_Ausgangstext_:
****************

Wirtschaftweise fordert Sozialkürzungen – wo noch gespart werden kann

Die Wirtschaftsweise Veronika Grimm hat der Funke Mediengruppe am Wochenende ein Interview gegeben, das Aufmerksamkeit erregt hat. „Wir brauchen in der Renten-, Pflege- und Krankenversicherung mehr Ehrlichkeit darüber, welche Leistungen wir uns wirklich leisten können und welche nicht“, sagte sie anlässlich des gerade von der Bundesregierung verabschiedeten Rentenpaketes. Dinge wie die dort vereinbarte Haltelinie, wonach die Standardrente 48 Prozent des Durchschnittslohns bis 2031 nicht unterschreiten solle, seien auf Dauer nicht finanzierbar. Auch in der Kranken- und Pflegeversicherung werden die Ausgaben immer größer: „Das heißt auch, dass wir mitunter Leistungen werden kürzen müssen“, schloss die Ökonomin. Grimm beschäftigt sich in ihrer täglichen Arbeit als Professorin für Energiesysteme eher selten mit dem Sozialstaat, ist aber durch ihre Arbeit im Sachverständigenrat der Bundesregierung (den Wirtschaftsweisen) auch in solche Fragen eingebunden. Wie sind ihre Aussagen also zu bewerten?

So schlimm ist die Lage der Sozialversicherungen wirklich

Mit Ausnahme der Arbeitslosenversicherung leiden alle deutschen Sozialversicherungen stark unter dem demografischen Wandel. Der führt einerseits dazu, dass in den kommenden 20 Jahren sehr viele Menschen in Deutschland in den Ruhestand treten und zweitens dazu, dass diese auch immer älter werden als früher. Was für den einzelnen exzellent ist, ist für die Gesellschaft ein finanzielles Problem. Mehr Rentner bekommen auch mehr Renten ausgezahlt, für die wiederum relativ gesehen immer weniger Erwerbstätige Beiträge zahlen. Zudem werden Senioren häufiger krank oder zu Pflegefällen, was die Kosten in Kranken- und Pflegeversicherung erhöht.

****************

_Datenabschnitt_:
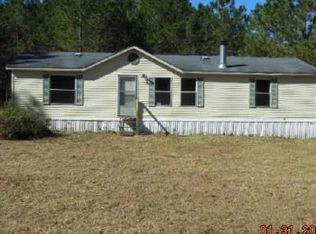20021 29th Dr, Wellborn, FL 32094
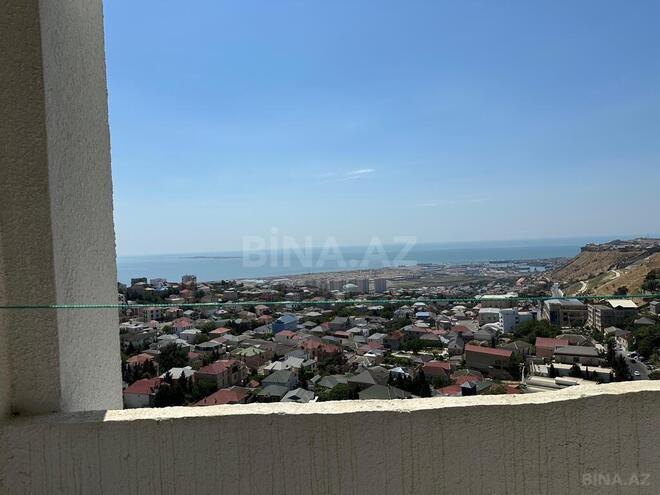 3 otaqlı yeni tikili - Badamdar q. - 140 m² (20)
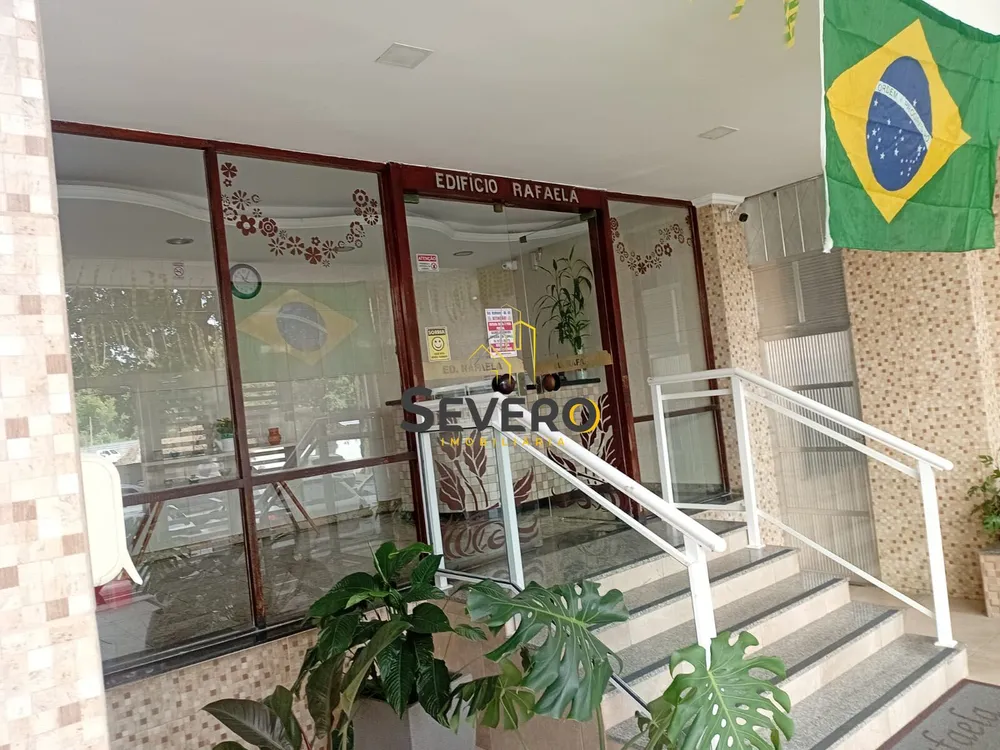 Apartamento, 2 quartos, 60 m² - Foto 4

****************

_Arbeitsauftrag_:
Stimmen diese Aussagen mit dem Ausgangstext überein? Antworte jeweils mit Ja oder Nein und belege es mit den entscheidenden Worten, wörtlich zitiert.
(a) Die Standardrente soll bis 2031 nicht unter 48 Prozent des Durchschnittslohns fallen.
(b) Veronika Grimm ist Professorin für Gesundheitsökonomie.
(c) Auch die Arbeitslosenversicherung leidet stark unter dem demografischen Wandel.
Die Daten stammen aus einer anderen Quelle als der Ausgangstext.

_Die Antwort_:
(a) Ja: „wonach die Standardrente 48 Prozent des Durchschnittslohns bis 2031 nicht unterschreiten solle“
(b) Nein: „als Professorin für Energiesysteme“
(c) Nein: „Mit Ausnahme der Arbeitslosenversicherung leiden alle deutschen Sozialversicherungen stark unter dem demografischen Wandel.“